# [COMPLETE THE FOLLOWING]
A. Update the records from the line with "Examining the photo presented, order" to the line with "3. the green leaf at (1229,831)" by replacing "nearest comes last" with "closest comes last", changing nothing else. Return only those lines.
B. Pick up the Spark bug report where it stops and keep writing.

# [ARTICLE]

###

You are viewing a plain text version of this content. The canonical link for it is here.
Posted to issues@spark.apache.org by "Rio Wibowo (JIRA)" <ji...@apache.org> on 2018/12/10 10:59:00 UTC

[jira] [Created] (SPARK-26320) udf with multiple arrays as input

Rio Wibowo created SPARK-26320:
----------------------------------

             Summary: udf with multiple arrays as input
                 Key: SPARK-26320
                 URL: https://issues.apache.org/jira/browse/SPARK-26320
             Project: Spark
          Issue Type: Bug
          Components: Spark Core
    Affects Versions: 2.3.1, 2.1.1
            Reporter: Rio Wibowo


Spark get GC out of memory error when passing many arrays when we use many arrays input

Description :
 # 3 different Input arrays
 # Every array has size 10

 

UDF :

val getResult = udf(
 (index: Integer, array1: Seq[Integer], array2: Seq[Integer], array3: Seq[Double]) => 0
   doSomeThing(index, array1, array2, array3)
)

 

DataFrame Schema :

root
|-- frequency_1: integer (nullable = true)
|-- code_1: integer (nullable = true)
|-- power_1: integer (nullable = false)
|-- frequency_2: integer (nullable = true)
|-- code_2: integer (nullable = true)
|-- power_2: integer (nullable = false)
|-- frequency_3: integer (nullable = true)
|-- code_3: integer (nullable = true)

###

# [SUPPLIED ENTRIES]
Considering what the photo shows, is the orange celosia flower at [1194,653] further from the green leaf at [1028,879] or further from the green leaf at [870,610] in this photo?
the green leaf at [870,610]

###

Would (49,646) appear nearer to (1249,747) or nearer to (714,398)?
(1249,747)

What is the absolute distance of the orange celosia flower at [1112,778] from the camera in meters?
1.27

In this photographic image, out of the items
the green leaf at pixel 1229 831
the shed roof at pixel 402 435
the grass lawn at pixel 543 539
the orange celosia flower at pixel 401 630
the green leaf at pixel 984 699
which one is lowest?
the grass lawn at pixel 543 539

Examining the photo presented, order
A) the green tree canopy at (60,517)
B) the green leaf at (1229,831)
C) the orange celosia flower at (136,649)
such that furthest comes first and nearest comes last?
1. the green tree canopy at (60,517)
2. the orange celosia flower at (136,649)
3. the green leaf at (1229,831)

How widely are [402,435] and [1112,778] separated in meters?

###

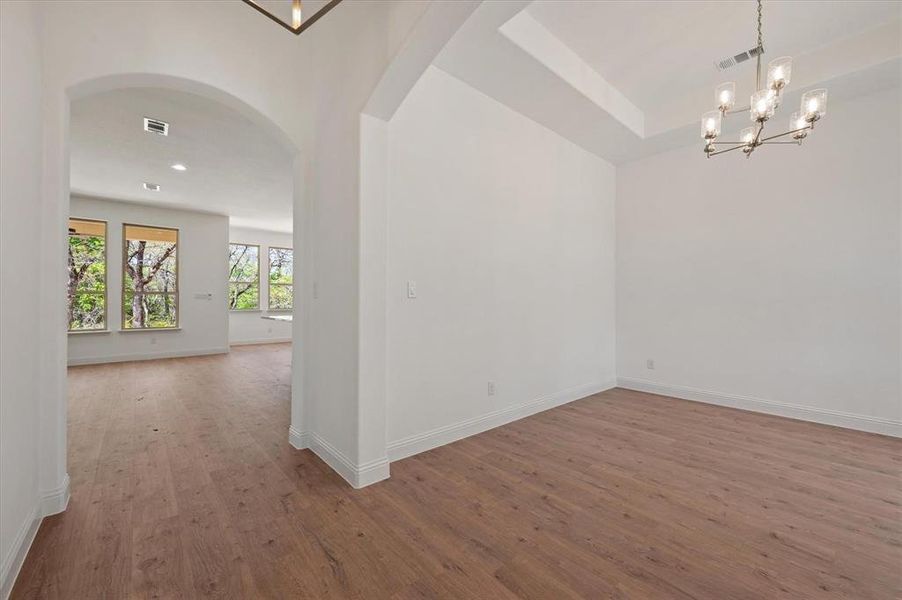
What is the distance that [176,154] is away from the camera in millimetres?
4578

###

# [FINAL RESULTS]
A.
Examining the photo presented, order
A) the green tree canopy at (60,517)
B) the green leaf at (1229,831)
C) the orange celosia flower at (136,649)
such that furthest comes first and closest comes last?
1. the green tree canopy at (60,517)
2. the orange celosia flower at (136,649)
3. the green leaf at (1229,831)

B.
|-- power_3: integer (nullable = false)
|-- frequency_4: integer (nullable = true)
|-- code_4: integer (nullable = true)
|-- power_4: integer (nullable = false)
|-- frequency_5: integer (nullable = true)
|-- code_5: integer (nullable = true)
|-- power_5: integer (nullable = false)
|-- frequency_6: integer (nullable = true)
|-- code_6: integer (nullable = true)
|-- power_6: integer (nullable = false)
|-- frequency_7: integer (nullable = true)
|-- code_7: integer (nullable = true)
|-- power_7: double (nullable = true)
|-- frequency_8: integer (nullable = true)
|-- code_8: integer (nullable = true)
|-- power_8: double (nullable = true)
|-- frequency_9: integer (nullable = true)
|-- code_9: integer (nullable = true)
|-- power_9: double (nullable = true)
|-- frequency_10: integer (nullable = true)
|-- code_10: integer (nullable = true)

|-- power_10: double (nullable = true)

Call the UDF to enrich dataframe using withColumn function 10 times:

 
{code:java}
df.withColumn("out1", getResult(0, 
   array(col("frequency_1"), col("frequency_2), ....,col("frequency_10)), 
   array(col("code_1"), col("code_2), ....,col("code_10)), 
   array(col("power_1"), col("power_2), ....,col("power_10)))
.withColumn("out2", getResult(0, 
array(col("frequency_1"), col("frequency_2), ....,col("frequency_10)),    
array(col("code_1"), col("code_2), ....,col("code_10)),    
array(col("power_1"), col("power_2), ....,col("power_10)))
 
.withColumn("out9", getResult(9,....
 
.withColumn("out10", getResult(10, 
array(col("frequency_1"), col("frequency_2), ....,col("frequency_10)),    array(col("code_1"), col("code_2), ....,col("code_10)),    
array(col("power_1"), col("power_2), ....,col("power_10)))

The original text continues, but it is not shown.